■ Excerpt ■
Enriching the content of the paper is done in [13] with a hybrid recommender system called Quickstep. The authors combine collaborative filtering with content. As a first step, they classify the topic of the paper using multi-class classifiers. Then, a profiling algorithm computes the user interests to the topic from the predicted paper topics and the user’s browsing logs. The final recommendation is the product of the topic classification confidence and the user topic interest. The authors extend the topics with the taxonomy of computer science in the dmoz ontology4. Combining semantic databases to enrich the user interface is proposed in [14], where the authors design a system that tags an input corpus based on a semantic database defined by the user. These tags are then used to build a user interface that allows exploring related papers based on how similar their text is. In the Docear research paper recommender system [15], mind maps are used to enable users to navigate research recommendations based on content-based filtering methods.

Graph based research paper recommender systems build a graph and then compute research paper rankings to find the most central or popular papers either using a citation graph [16 –18] or using the author’s graph [19 –21]. The authors in [3, 22] present evidence that Katz is a good centrality measure for finding the global relevance of scientific papers. However, [23] mentions that using the citations count (i.e., indegree) is good enough.

Current research on using knowledge graphs to expand the semantic features of the research papers is scarce. Authors in [24] research the extraction of semantic entities from the text using Wikifier [25, 26]. Their results show that Wikifier annotates general terms rather than domain specific terms and they did not research the recommendation task. The usage of knowledge graphs for building Top K recommendations is presented in SPrank [27]. SPrank builds features that represent the connection between users and items using paths between the items and the knowledge graph. Their results show that SPrank outperforms popularity and biased Matrix Factorization [28] baselines while SLIM [29] reached similar performance. Authors in [30] propose a model that computes pairwise features between users and papers, and then train a learning to rank model. This model learns the user preference over the candidate papers. Their experiments show that learning to rank models help in the paper recommendation task when user profiles and explicit feedback (i.e., users mark papers as relevant) is known.

Our work is complementary to the previously mentioned literature in several aspects. Our recommender system aims to satisfy the information needs expressed in a given abstract only. That is, we do not require building a profile for the user for recommending papers. This strict requirement forces us to leverage new methods for expanding the semantic features of the given abstract. We research the added value of knowledge graphs used as content to build global citation recommendations and propose an approach that uses this new set of features. In particular, we complement current literature as follows. First, by using DBpedia Spotlight, we map the terms in the text to DBpedia, a knowledge graph. This process identifies DBpedia entities URIs, and from DBpedia, we extract the entities properties. Second, to reduce the complexity of training and recommending we propose generating a candidate set using Lucene’s More Like This method. This method uses the terms in the abstract and the DBpedia entities to query for relevant papers. By doing this, we show that the quality of the candidate set improves. Third, our proposed approach builds abstract-candidate pairwise features from a ground-truth dataset and mark the pairs with candidates cited as relevant. We input these pairwise features to LambdaMART [31], a learning to rank model that uses the pair-wise features to predict the labeled relevance.

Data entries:
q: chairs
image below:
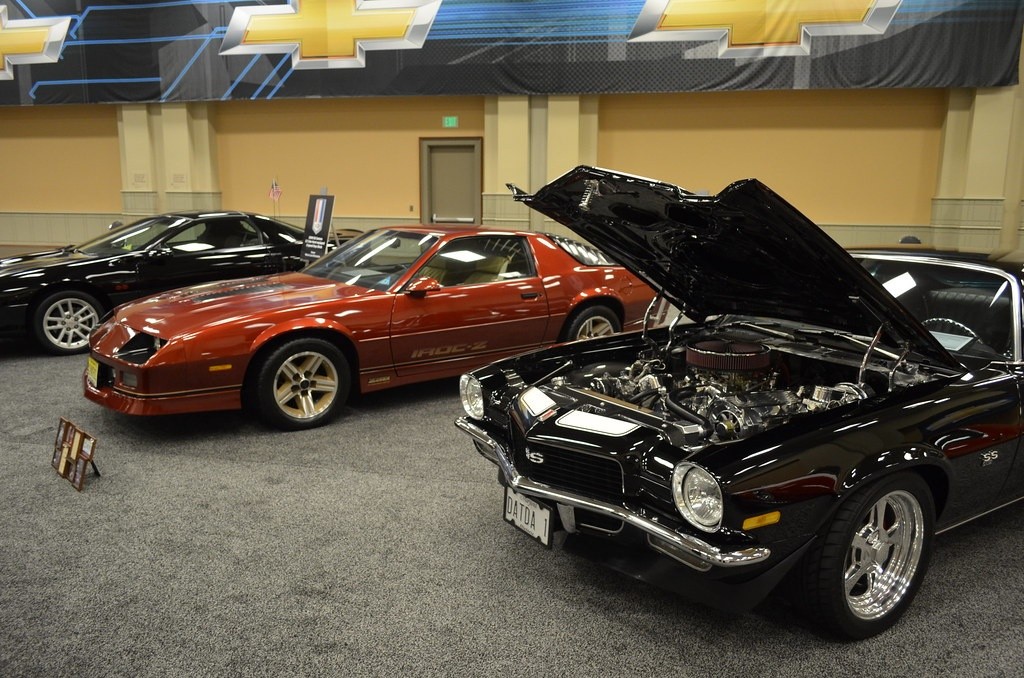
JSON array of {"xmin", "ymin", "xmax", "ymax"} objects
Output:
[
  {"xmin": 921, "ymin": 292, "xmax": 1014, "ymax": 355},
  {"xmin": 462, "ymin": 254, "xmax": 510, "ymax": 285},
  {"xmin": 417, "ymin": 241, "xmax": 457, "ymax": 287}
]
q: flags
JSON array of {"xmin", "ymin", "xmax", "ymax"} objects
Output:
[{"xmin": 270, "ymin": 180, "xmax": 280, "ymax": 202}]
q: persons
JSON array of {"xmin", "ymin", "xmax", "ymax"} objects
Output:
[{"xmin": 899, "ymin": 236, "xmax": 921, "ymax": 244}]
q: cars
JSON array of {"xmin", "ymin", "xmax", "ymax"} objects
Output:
* * *
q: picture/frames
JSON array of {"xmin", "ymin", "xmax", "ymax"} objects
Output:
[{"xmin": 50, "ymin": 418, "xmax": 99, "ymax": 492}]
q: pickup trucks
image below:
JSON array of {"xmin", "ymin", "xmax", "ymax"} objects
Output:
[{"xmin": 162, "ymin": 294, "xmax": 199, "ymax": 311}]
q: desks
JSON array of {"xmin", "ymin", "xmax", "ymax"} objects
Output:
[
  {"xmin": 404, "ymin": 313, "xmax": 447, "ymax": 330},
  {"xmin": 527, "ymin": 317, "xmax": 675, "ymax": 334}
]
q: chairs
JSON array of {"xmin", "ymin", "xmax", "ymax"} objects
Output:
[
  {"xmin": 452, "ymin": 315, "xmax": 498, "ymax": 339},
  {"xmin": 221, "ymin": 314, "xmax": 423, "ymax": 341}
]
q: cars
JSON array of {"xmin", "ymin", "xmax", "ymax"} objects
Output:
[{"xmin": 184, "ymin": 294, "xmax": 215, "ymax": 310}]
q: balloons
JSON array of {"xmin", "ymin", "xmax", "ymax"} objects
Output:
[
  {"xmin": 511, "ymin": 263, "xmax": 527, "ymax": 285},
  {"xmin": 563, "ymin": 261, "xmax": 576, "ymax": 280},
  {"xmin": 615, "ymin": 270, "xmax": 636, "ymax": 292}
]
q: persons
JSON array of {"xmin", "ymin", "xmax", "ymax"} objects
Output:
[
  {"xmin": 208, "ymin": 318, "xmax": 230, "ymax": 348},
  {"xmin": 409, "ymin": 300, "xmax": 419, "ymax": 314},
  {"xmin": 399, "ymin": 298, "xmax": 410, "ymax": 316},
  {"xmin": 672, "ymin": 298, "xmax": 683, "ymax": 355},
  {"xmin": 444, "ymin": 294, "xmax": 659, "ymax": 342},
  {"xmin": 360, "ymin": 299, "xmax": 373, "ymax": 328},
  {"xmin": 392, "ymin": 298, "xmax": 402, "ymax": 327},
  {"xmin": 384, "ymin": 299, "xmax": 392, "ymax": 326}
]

■ Work to do ■
1 - Summarize the excerpt on research paper recommender systems in two sentences.
2 - In the excerpt on research paper recommender systems, reproduce word for word the passage from "Graph based research" to "is good enough.".
3 - Answer these questions about the excerpt on research paper recommender systems:
(a) What is the hybrid recommender system described in [13] called?
(b) Which centrality measure do the authors in [3, 22] present as good for finding the global relevance of scientific papers?
(c) Which learning to rank model do the authors feed their pairwise features into?
These records were taken from a different source than the text.

■ Outputs by task ■
1 - The excerpt reviews earlier research paper recommender systems, including hybrid and content-based systems such as Quickstep and Docear, graph-based approaches that rank papers by centrality, and knowledge-graph work such as SPrank. The authors then describe their own system, which recommends papers from a given abstract alone by mapping its terms to DBpedia with DBpedia Spotlight, generating a candidate set with Lucene's More Like This method, and ranking abstract-candidate pairs with LambdaMART.

2 -
Graph based research paper recommender systems build a graph and then compute research paper rankings to find the most central or popular papers either using a citation graph [16 –18] or using the author’s graph [19 –21]. The authors in [3, 22] present evidence that Katz is a good centrality measure for finding the global relevance of scientific papers. However, [23] mentions that using the citations count (i.e., indegree) is good enough.

3 -
(a) Quickstep
(b) Katz
(c) LambdaMART